--- START OF SOURCE EXCERPT ---

Tuesday, December 6, 2022

Troll Netflix Movie Review

Troll (2022)

Watch Troll on Netflix
Written by: Espen Aukan, Roar Uthaug (story by)
Directed by: Roar Uthaug
Starring: Ine Marie Wilmann, Kim Falck, Mads Sjøgård Pettersen
Rated: TV-14
Watch the trailer

Plot
When an explosion in the Norwegian mountains awakens an ancient troll, officials appoint a fearless paleontologist to stop it from wreaking deadly havoc.

Verdict
Troll is basically a typical disaster movie where the disaster happens to be a troll. So much of this movie feels like something I've seen before. There's the mass destruction, the scientist who knows the answer but no one believes, and the military trying to stop impending disaster in vain. This has a bit of fun with fairy tales that surprisingly are real, but the characters are stereotypes and everything is so easy in this movie for the protagonist that danger never felt real.
Skip it.

--- END OF SOURCE EXCERPT ---
--- START OF DATASET RECORDS ---

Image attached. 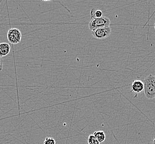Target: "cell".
Masks as SVG:
<instances>
[{
    "label": "cell",
    "instance_id": "13",
    "mask_svg": "<svg viewBox=\"0 0 155 144\" xmlns=\"http://www.w3.org/2000/svg\"><path fill=\"white\" fill-rule=\"evenodd\" d=\"M154 28H155V25H154Z\"/></svg>",
    "mask_w": 155,
    "mask_h": 144
},
{
    "label": "cell",
    "instance_id": "6",
    "mask_svg": "<svg viewBox=\"0 0 155 144\" xmlns=\"http://www.w3.org/2000/svg\"><path fill=\"white\" fill-rule=\"evenodd\" d=\"M11 51V46L7 43H0V57H3L6 56Z\"/></svg>",
    "mask_w": 155,
    "mask_h": 144
},
{
    "label": "cell",
    "instance_id": "1",
    "mask_svg": "<svg viewBox=\"0 0 155 144\" xmlns=\"http://www.w3.org/2000/svg\"><path fill=\"white\" fill-rule=\"evenodd\" d=\"M144 94L147 99L155 98V75L150 74L143 81Z\"/></svg>",
    "mask_w": 155,
    "mask_h": 144
},
{
    "label": "cell",
    "instance_id": "4",
    "mask_svg": "<svg viewBox=\"0 0 155 144\" xmlns=\"http://www.w3.org/2000/svg\"><path fill=\"white\" fill-rule=\"evenodd\" d=\"M112 33V29L110 27L98 28L91 31V35L97 39H104L109 37Z\"/></svg>",
    "mask_w": 155,
    "mask_h": 144
},
{
    "label": "cell",
    "instance_id": "7",
    "mask_svg": "<svg viewBox=\"0 0 155 144\" xmlns=\"http://www.w3.org/2000/svg\"><path fill=\"white\" fill-rule=\"evenodd\" d=\"M93 135L100 143L104 142L106 140V136L105 133L103 131H97V132H94Z\"/></svg>",
    "mask_w": 155,
    "mask_h": 144
},
{
    "label": "cell",
    "instance_id": "9",
    "mask_svg": "<svg viewBox=\"0 0 155 144\" xmlns=\"http://www.w3.org/2000/svg\"><path fill=\"white\" fill-rule=\"evenodd\" d=\"M88 144H100L99 141L97 140L96 138L93 134L89 135L88 138Z\"/></svg>",
    "mask_w": 155,
    "mask_h": 144
},
{
    "label": "cell",
    "instance_id": "2",
    "mask_svg": "<svg viewBox=\"0 0 155 144\" xmlns=\"http://www.w3.org/2000/svg\"><path fill=\"white\" fill-rule=\"evenodd\" d=\"M110 20L107 17H103L99 19H92L88 23V27L91 31L98 28L110 27Z\"/></svg>",
    "mask_w": 155,
    "mask_h": 144
},
{
    "label": "cell",
    "instance_id": "11",
    "mask_svg": "<svg viewBox=\"0 0 155 144\" xmlns=\"http://www.w3.org/2000/svg\"><path fill=\"white\" fill-rule=\"evenodd\" d=\"M3 59L2 58V57H0V73L2 71V70L3 69Z\"/></svg>",
    "mask_w": 155,
    "mask_h": 144
},
{
    "label": "cell",
    "instance_id": "5",
    "mask_svg": "<svg viewBox=\"0 0 155 144\" xmlns=\"http://www.w3.org/2000/svg\"><path fill=\"white\" fill-rule=\"evenodd\" d=\"M131 91H133L135 94H138L143 91L144 84L143 81L140 80H135L131 83Z\"/></svg>",
    "mask_w": 155,
    "mask_h": 144
},
{
    "label": "cell",
    "instance_id": "10",
    "mask_svg": "<svg viewBox=\"0 0 155 144\" xmlns=\"http://www.w3.org/2000/svg\"><path fill=\"white\" fill-rule=\"evenodd\" d=\"M55 140L53 138L47 137L45 140L44 141V144H55Z\"/></svg>",
    "mask_w": 155,
    "mask_h": 144
},
{
    "label": "cell",
    "instance_id": "8",
    "mask_svg": "<svg viewBox=\"0 0 155 144\" xmlns=\"http://www.w3.org/2000/svg\"><path fill=\"white\" fill-rule=\"evenodd\" d=\"M91 19H99L103 17V12L101 10L92 9L90 12Z\"/></svg>",
    "mask_w": 155,
    "mask_h": 144
},
{
    "label": "cell",
    "instance_id": "3",
    "mask_svg": "<svg viewBox=\"0 0 155 144\" xmlns=\"http://www.w3.org/2000/svg\"><path fill=\"white\" fill-rule=\"evenodd\" d=\"M7 37L11 44H17L21 41L22 33L20 30L17 28H11L7 32Z\"/></svg>",
    "mask_w": 155,
    "mask_h": 144
},
{
    "label": "cell",
    "instance_id": "12",
    "mask_svg": "<svg viewBox=\"0 0 155 144\" xmlns=\"http://www.w3.org/2000/svg\"><path fill=\"white\" fill-rule=\"evenodd\" d=\"M153 144H155V138L153 139Z\"/></svg>",
    "mask_w": 155,
    "mask_h": 144
}]
</instances>
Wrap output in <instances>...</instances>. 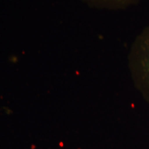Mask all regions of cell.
<instances>
[{
    "label": "cell",
    "mask_w": 149,
    "mask_h": 149,
    "mask_svg": "<svg viewBox=\"0 0 149 149\" xmlns=\"http://www.w3.org/2000/svg\"><path fill=\"white\" fill-rule=\"evenodd\" d=\"M92 8L107 10H118L135 5L140 0H82Z\"/></svg>",
    "instance_id": "2"
},
{
    "label": "cell",
    "mask_w": 149,
    "mask_h": 149,
    "mask_svg": "<svg viewBox=\"0 0 149 149\" xmlns=\"http://www.w3.org/2000/svg\"><path fill=\"white\" fill-rule=\"evenodd\" d=\"M128 68L135 88L149 103V25L133 41L128 55Z\"/></svg>",
    "instance_id": "1"
}]
</instances>
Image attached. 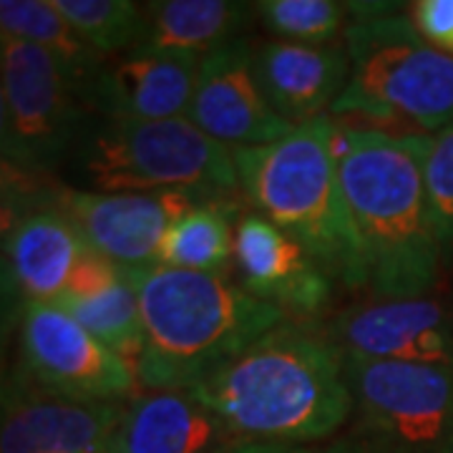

--- END OF DATASET RECORDS ---

(PROBLEMS TO WORK ON)
- 1) Echo the Troll review word for word, starting at the words containing "Troll (2022)" and ending with "never felt real.".
- 2) According to the Troll review, who directed the film?
You can leave the listing aside; it plays no part here.

(SOLVED PROBLEMS)
- 1)
Troll (2022)

Watch Troll on Netflix
Written by: Espen Aukan, Roar Uthaug (story by)
Directed by: Roar Uthaug
Starring: Ine Marie Wilmann, Kim Falck, Mads Sjøgård Pettersen
Rated: TV-14
Watch the trailer

Plot
When an explosion in the Norwegian mountains awakens an ancient troll, officials appoint a fearless paleontologist to stop it from wreaking deadly havoc.

Verdict
Troll is basically a typical disaster movie where the disaster happens to be a troll. So much of this movie feels like something I've seen before. There's the mass destruction, the scientist who knows the answer but no one believes, and the military trying to stop impending disaster in vain. This has a bit of fun with fairy tales that surprisingly are real, but the characters are stereotypes and everything is so easy in this movie for the protagonist that danger never felt real.

- 2) Roar Uthaug